If you’re short on cash, try investing in cheaper services like Scribd, an online library of audiobooks, e-books and pdfs which is only around $10 a month. Or look for cheap used books on Ebay or Thriftbooks.

Of course, your local library has a plethora of resources available to check out, including physical books, e-books and audiobooks. If your local branch doesn't have exactly what you are look for, you can often request it from another library.

I’ve found YouTube has a handful of audiobooks completely for free. It also has an almost unlimited selection of podcasts and informative presentations.

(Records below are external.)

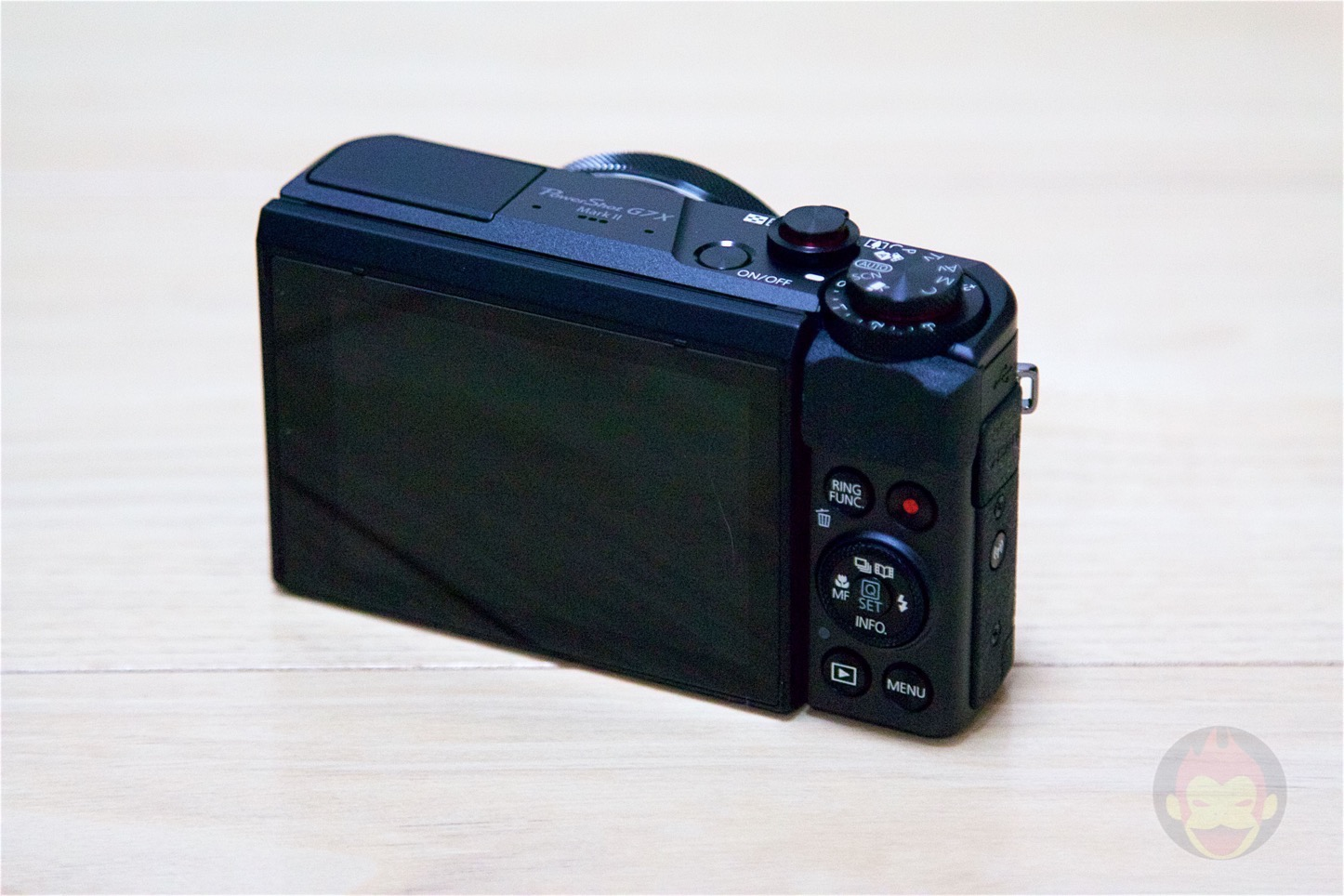 Canon-PowerShot-G7-Mark2-08.jpg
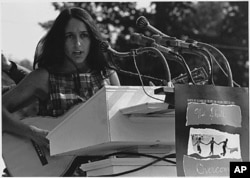 Joan Baez, Washington, 1963.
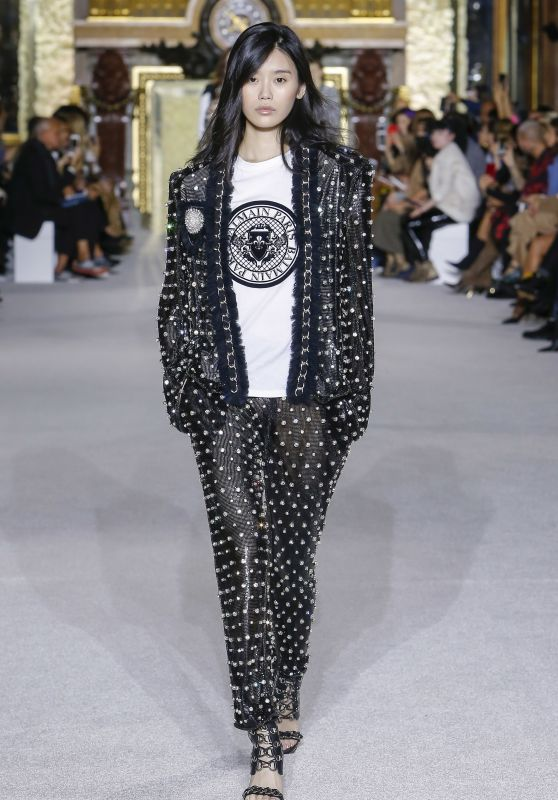 MING XI at Balmain Spring/Summer 2018 Fashion Show
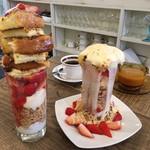 パティスリー カフェ ひかり - 苺のフレンチトーストパフェとブリュレパフェ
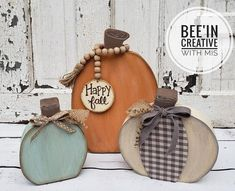 Fall Wood Crafts, Pumpkin Crafts, Country Wood Crafts, Easy Fall Crafts, Fun Crafts, Rustic Fall Decor, Fall Home Decor, Fete Halloween, Halloween Crafts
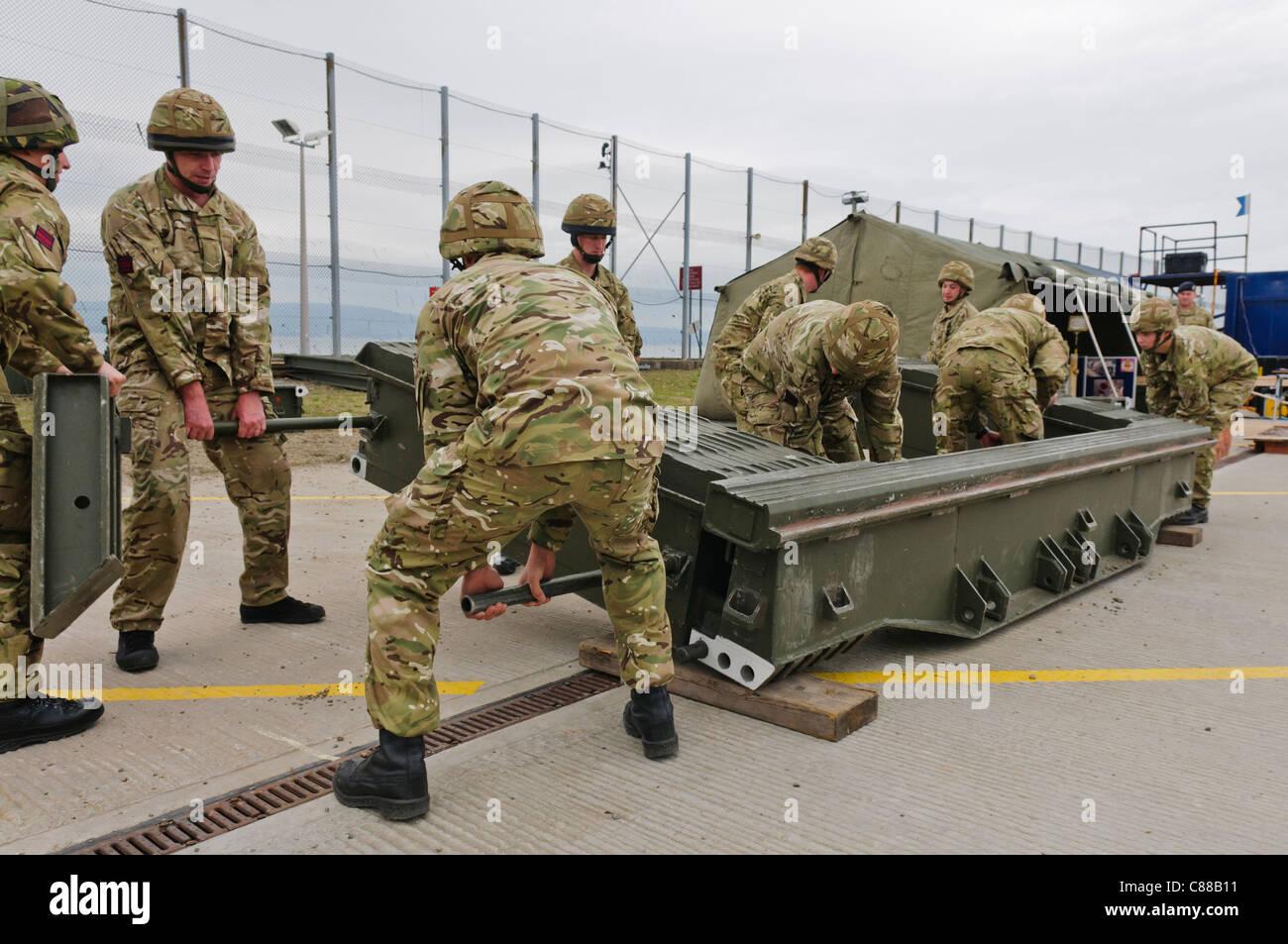 Soldats assembler un ponton mobile en cas de franchissement de lacunes Photo Stock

Many think tanks have online libraries with free material, and more can be found across the billions of websites in existence.

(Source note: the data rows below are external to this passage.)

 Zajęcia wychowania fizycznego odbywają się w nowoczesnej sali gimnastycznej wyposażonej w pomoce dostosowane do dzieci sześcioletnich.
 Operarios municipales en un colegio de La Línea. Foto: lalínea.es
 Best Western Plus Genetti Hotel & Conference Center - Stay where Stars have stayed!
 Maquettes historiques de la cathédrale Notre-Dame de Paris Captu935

I prefer to organize my own learning into “units” by picking a subject that I will commit to for anywhere from two to four weeks at a time. For instance, one month I might be reading about English history before 1066. The next month, I might read about fitness and nutrition, then about Christian theology.

I like to begin with broader subjects and narrow them down as I revisit them in later units. A unit on economics, then, could be narrowed down months later to separate units on monetary theory, trade cycles or economic history.

If a subject is highly controversial, I usually try to touch on different perspectives, either all in one unit together or in later units.

Of course, self-education doesn’t mean spending every waking hour buried in books or forgoing everything else that’s important to scrounge through the internet. It merely means we have to put in the effort to acquire information of our own volition, and not rely on what is conveniently delivered to us by other people.

At the end of the day, we can’t and won’t know everything. All the digging, questioning, and researching in the world could not change that.

That’s why we have to be sure to take the time to slow down, find time for silence, escape the chaotic world, pray, meditate and look within. As Christians, we need to find the law written on our hearts and listen to our consciences.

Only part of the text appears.